Hello I'm reading Tao and Vu's book additive combinatorics,and I can not fully convince myself to believe the proof of Theorem 1.13. In the proof, they constructed a set by the following way(It seems that I'm not allowed to upload picture now, so I type it down)
Define a set $B\subset\mathbb{Z}^+$ randomly by requiring the events $n\in B$ (for $n\in \mathbb{Z}^+$) to be jointly independent with probability $\textbf{P}(n\in B)=\min\bigg(C\sqrt{\frac{\log n}{n}},1\bigg)$, where $C$ is a large constant to be chosen later.
Since I've not seen such a method before, I have several questions:
- If one talks about randomness, then there should be a probability space. In the proof they choose a set $B$ randomly, what is the probability space $(\Omega,\mathcal{F},\mathbb{P})$ here?
- Relating to the first question, how could I require that events $\{n\in B\}_{n\in\mathbb{Z}^+}$ to be jointly independent?
- Why could I require that events $\{n\in B\}_{n\in\mathbb{Z}^+}$ have the assigned probability?

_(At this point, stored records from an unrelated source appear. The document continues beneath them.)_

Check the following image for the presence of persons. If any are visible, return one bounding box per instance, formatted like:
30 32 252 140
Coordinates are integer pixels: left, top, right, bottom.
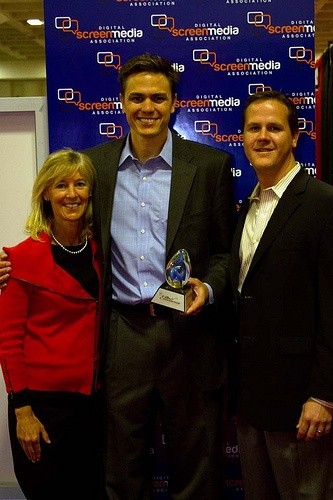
0 52 241 500
0 148 107 500
198 89 333 500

Any comments should be helpful! [1]: https://i.stack.imgur.com/AWZN5.png
In your problem we may put $\Omega_1 = \{ (i_1, i_2, \ldots ) | i_j \in \{ 0; 1\} \}$ and $\mathcal{F} =\sigma$-algebra containing the cylindrical sets. For example, $ w = (1,0,1,1,0, \ldots )$ means that $1 \in B, 2 \notin B, 3 \in B, 4\in B, 5 \notin B, \ldots$. We also may put $\Omega_2 = [0,1]^{\mathbb{N}}$ with corresponding $\sigma$-algebra.

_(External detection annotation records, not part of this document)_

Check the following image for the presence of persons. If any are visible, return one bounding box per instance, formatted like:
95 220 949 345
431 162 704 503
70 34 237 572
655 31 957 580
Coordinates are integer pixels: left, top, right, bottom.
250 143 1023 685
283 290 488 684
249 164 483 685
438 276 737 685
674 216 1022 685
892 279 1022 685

2-3. Put $a(n) = \min\bigg(C\sqrt{\frac{\log n}{n}},1\bigg)$ and define $P( w \in \Omega_1 : w_{i_1} = 1, w_{i_2} = 0, w_{i_3} =1) =a_{i_1} (1-a_{i_2})a_{i_3} $ and so on. It allows us to define a measure on cylindrical $\sigma$-algebra. The existence of such a measure follows from Kolmogorov existence theorem.
Remark: the explicit form of $\Omega$ is not important in such problems as it doesn't give any useful information.